The outcome can be life-changing for you, your team, family and early investors, and a challenge for taking on, but it is not simple but after reading all those press articles talking about big numbers I am sure this is something you already have in mind and know about acquisitions.

Keep in mind that mastering the storytelling side and how you are positioning your business is without a doubt the first part of the process and the most important one. This is done via your acquisition memorandum. This is super important to reach a successful acquisition. For a winning acquisition, memorandum template take a look at the one I recently covered (see it here) or unlock the acquisition memorandum template directly below.

5. The Exit Is The End

More often than not, an exit is not the end of your involvement with your company. That can be a good and bad thing. 

The concept of just creating a hot startup overnight, and selling it to someone for a billion dollars and heading off into the sunset to spend it, isn’t really a reality.

In most cases today, shareholders and acquirers will want the founders to stay on. Often for a number of years. They don’t want others to panic if you sell your shares. They want a smooth transition and integration, and someone who is already good at managing the company to keep doing it well.

Some founders love this experience of staying on during an earnout period. Especially, if they are working and learning at a company like Google.

Others find it very, very difficult to stomach watching their business baby being driven into the ground every day and the fact they don’t really have the power to make decisions anymore. 

Some entrepreneurs even end up buying their companies or some assets and business units back later on, after they start failing. Definitely something that people don‘t know about acquisitions.

6. I Can Just Think About The Exit Later

What every entrepreneur should know about acquisitions is that for one reason or another most entrepreneurs just push off thinking about the exit until it comes up which is a mistake.

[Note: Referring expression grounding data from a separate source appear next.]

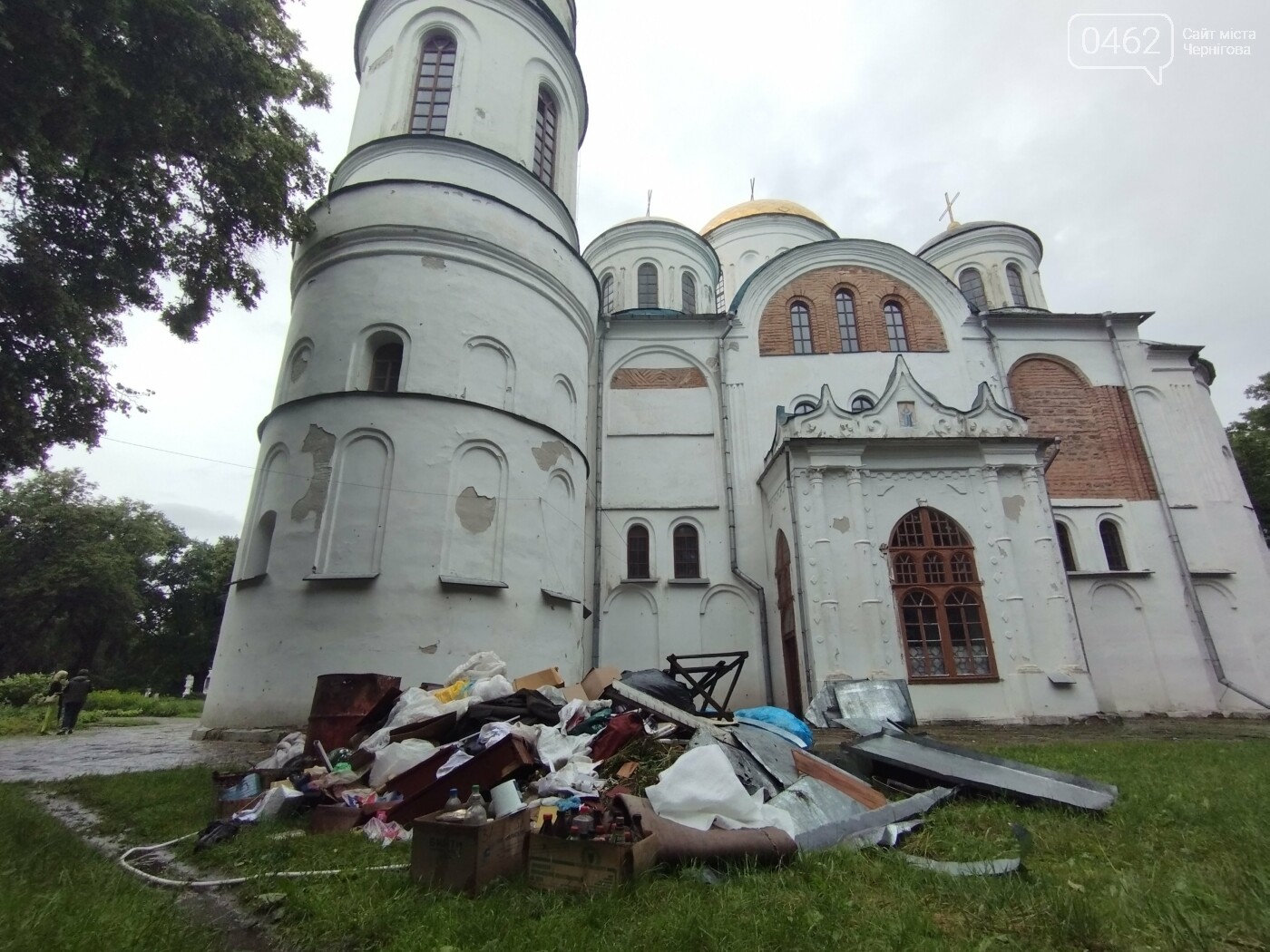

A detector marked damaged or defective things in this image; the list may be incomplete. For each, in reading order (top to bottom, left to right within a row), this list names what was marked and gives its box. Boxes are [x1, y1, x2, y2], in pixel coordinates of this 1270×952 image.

peeling plaster patch [290, 423, 335, 530]
peeling plaster patch [457, 487, 495, 533]
peeling plaster patch [531, 444, 572, 474]
rusty metal container [306, 680, 398, 762]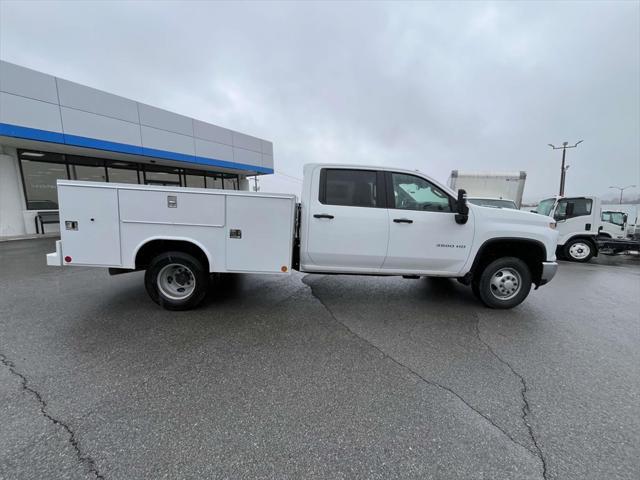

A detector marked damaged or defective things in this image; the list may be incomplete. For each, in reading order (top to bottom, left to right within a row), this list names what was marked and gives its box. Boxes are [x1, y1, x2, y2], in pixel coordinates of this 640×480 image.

cracked asphalt [0, 238, 636, 478]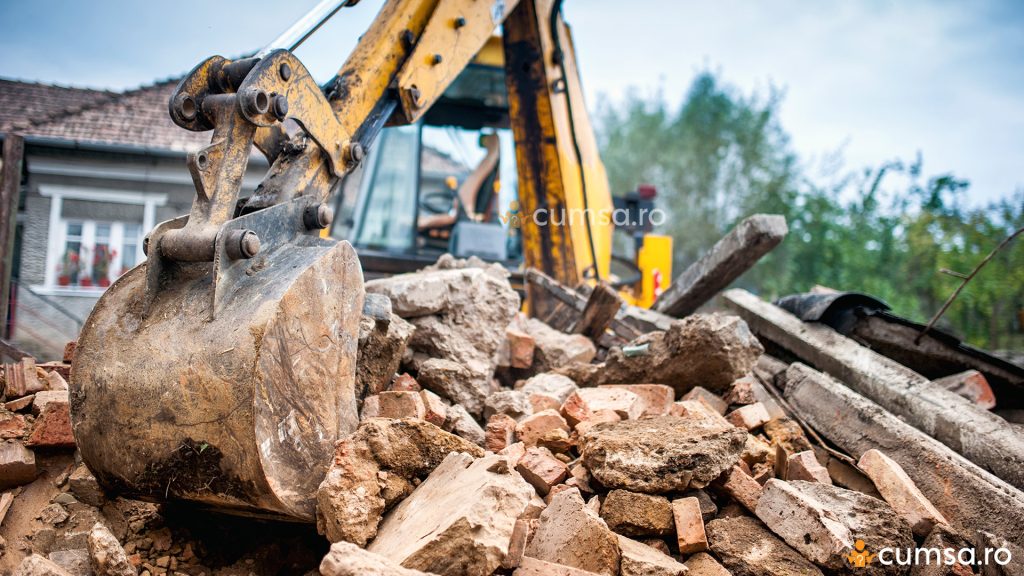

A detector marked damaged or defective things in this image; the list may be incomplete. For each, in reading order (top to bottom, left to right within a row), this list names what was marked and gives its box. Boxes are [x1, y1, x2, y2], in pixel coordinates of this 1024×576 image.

broken concrete slab [651, 213, 786, 315]
broken concrete slab [581, 313, 765, 393]
broken concrete slab [0, 436, 35, 485]
broken concrete slab [86, 520, 136, 573]
broken concrete slab [319, 537, 436, 573]
broken concrete slab [315, 416, 483, 541]
broken concrete slab [368, 450, 532, 573]
broken concrete slab [524, 485, 618, 573]
broken concrete slab [598, 485, 675, 537]
broken concrete slab [614, 532, 688, 573]
broken concrete slab [585, 414, 745, 491]
broken concrete slab [704, 512, 823, 573]
broken concrete slab [757, 477, 917, 573]
broken concrete slab [778, 360, 1024, 545]
broken concrete slab [860, 446, 946, 537]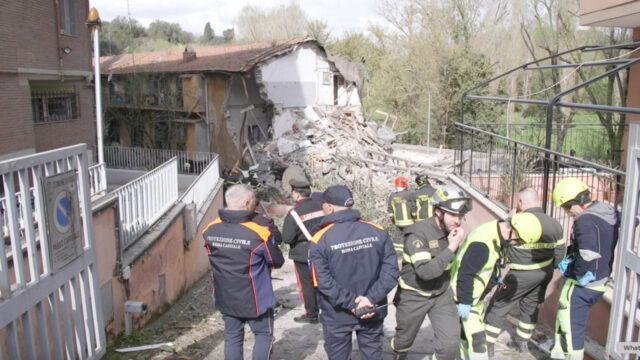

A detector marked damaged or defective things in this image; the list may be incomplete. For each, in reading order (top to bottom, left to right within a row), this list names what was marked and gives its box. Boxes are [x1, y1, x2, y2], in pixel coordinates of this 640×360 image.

damaged roof [99, 36, 316, 74]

That’s like trying to figure out you are going to make payroll and get a hands-on formula for your baby when they are starving today and employees are n=knocking on your door asking for paychecks

Yes, you’ve got your hands full. You may not have an exit for several years. Though you really don’t know what life is going to bring you or throw at you in the morning. It could be a financial crisis. Or it could be a nine-figure offer for your startup.

The exit should always be on the CEOs mind. If you ever take money from investors, then you are working toward an exit.

That means weekly actions that will prepare you for and set you up for the best possible exit. If you aren’t doing that you are leaving a lot of money on the table. You are selling everyone short, including the mission. 

Learn as much about M&A as you can all throughout your journey so that you are ready and have poised your startup for the best potential exit.

7. Then I’ll Retire

Many entrepreneurs have tried to retire. They travel, maybe buy a little vacation property, spend lots of time with family, and go hang out with other entrepreneurs.

Then they either can’t sit still any longer or their spouses and kids tell them to get back to work and go do what they love most. Enjoy those moments after your exit.

Use your gains to enjoy more of those experiences all the time. Then get to work on your next startup or become an angel and invest in others.